- [Extracted text]:

Request Review of draft-ietf-oauth-device-flow
Requested revision No specific revision (document currently at 15)
Type Last Call Review
Team General Area Review Team (Gen-ART) (genart)
Deadline 2018-06-12
Requested 2018-05-29
Authors William Denniss , John Bradley , Michael B. Jones , Hannes Tschofenig
I-D last updated 2018-06-11
Completed reviews Secdir Last Call review of -10 by Christopher A. Wood (diff)
Genart Last Call review of -10 by Robert Sparks (diff)
Opsdir Last Call review of -10 by Qin Wu (diff)
Genart Telechat review of -11 by Robert Sparks (diff)
Assignment Reviewer Robert Sparks
State Completed
Request Last Call review on draft-ietf-oauth-device-flow by General Area Review Team (Gen-ART) Assigned
Reviewed revision 10 (document currently at 15)
Result Ready w/nits
Completed 2018-06-11
review-ietf-oauth-device-flow-10-genart-lc-sparks-2018-06-11-00
I am the assigned Gen-ART reviewer for this draft. The General Area
Review Team (Gen-ART) reviews all IETF documents being processed
by the IESG for the IETF Chair.  Please treat these comments just
like any other last call comments.

Some entries
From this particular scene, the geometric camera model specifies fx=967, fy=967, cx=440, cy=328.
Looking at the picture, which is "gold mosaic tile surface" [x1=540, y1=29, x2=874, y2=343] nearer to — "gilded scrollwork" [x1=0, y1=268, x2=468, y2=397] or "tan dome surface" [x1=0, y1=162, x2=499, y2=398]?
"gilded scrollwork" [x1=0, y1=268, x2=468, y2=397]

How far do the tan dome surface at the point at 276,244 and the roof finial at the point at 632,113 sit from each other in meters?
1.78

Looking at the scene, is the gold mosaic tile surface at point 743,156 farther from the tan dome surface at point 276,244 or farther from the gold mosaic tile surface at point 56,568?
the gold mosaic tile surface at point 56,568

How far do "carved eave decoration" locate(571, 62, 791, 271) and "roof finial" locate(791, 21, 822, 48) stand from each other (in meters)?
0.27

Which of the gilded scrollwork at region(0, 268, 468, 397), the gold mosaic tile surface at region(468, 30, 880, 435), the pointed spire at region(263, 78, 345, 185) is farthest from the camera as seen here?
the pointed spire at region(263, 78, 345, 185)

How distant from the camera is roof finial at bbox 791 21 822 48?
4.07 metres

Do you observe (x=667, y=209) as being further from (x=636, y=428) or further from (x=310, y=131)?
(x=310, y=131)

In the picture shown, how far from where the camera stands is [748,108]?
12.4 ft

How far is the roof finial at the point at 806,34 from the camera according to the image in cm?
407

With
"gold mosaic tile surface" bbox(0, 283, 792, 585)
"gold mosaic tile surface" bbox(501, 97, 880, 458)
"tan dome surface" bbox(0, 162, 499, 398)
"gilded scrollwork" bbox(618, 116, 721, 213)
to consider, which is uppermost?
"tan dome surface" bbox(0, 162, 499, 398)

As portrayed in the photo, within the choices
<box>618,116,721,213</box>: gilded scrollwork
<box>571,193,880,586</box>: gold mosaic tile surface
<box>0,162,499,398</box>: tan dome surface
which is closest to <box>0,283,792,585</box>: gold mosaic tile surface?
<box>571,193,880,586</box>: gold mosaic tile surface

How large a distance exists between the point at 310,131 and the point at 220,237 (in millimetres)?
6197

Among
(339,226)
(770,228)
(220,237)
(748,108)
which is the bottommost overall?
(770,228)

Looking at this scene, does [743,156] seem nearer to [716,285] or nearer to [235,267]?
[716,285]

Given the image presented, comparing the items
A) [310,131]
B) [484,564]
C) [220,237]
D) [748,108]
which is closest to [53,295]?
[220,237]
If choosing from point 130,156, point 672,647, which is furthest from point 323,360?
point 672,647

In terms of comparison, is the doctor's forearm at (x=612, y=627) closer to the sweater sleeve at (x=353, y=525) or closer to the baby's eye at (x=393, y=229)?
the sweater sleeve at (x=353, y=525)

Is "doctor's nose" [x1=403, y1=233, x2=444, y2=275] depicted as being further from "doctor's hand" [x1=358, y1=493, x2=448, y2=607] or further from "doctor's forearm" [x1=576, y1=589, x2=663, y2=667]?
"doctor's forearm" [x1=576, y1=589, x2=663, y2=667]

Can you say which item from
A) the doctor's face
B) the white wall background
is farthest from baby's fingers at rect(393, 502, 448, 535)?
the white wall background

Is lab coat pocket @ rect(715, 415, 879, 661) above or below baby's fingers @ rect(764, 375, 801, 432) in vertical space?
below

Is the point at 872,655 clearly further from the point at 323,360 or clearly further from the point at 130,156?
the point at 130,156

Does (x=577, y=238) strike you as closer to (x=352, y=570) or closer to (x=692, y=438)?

- [Aim of the exercise]: Summarize the review page in two sentences. The entries have no connection to the review page.

- [The answer]: The General Area Review Team (Gen-ART) was asked on 2018-05-29 to do a Last Call review of draft-ietf-oauth-device-flow, with a deadline of 2018-06-12. Robert Sparks, the assigned reviewer, completed the review of revision 10 on 2018-06-11 with the result "Ready w/nits."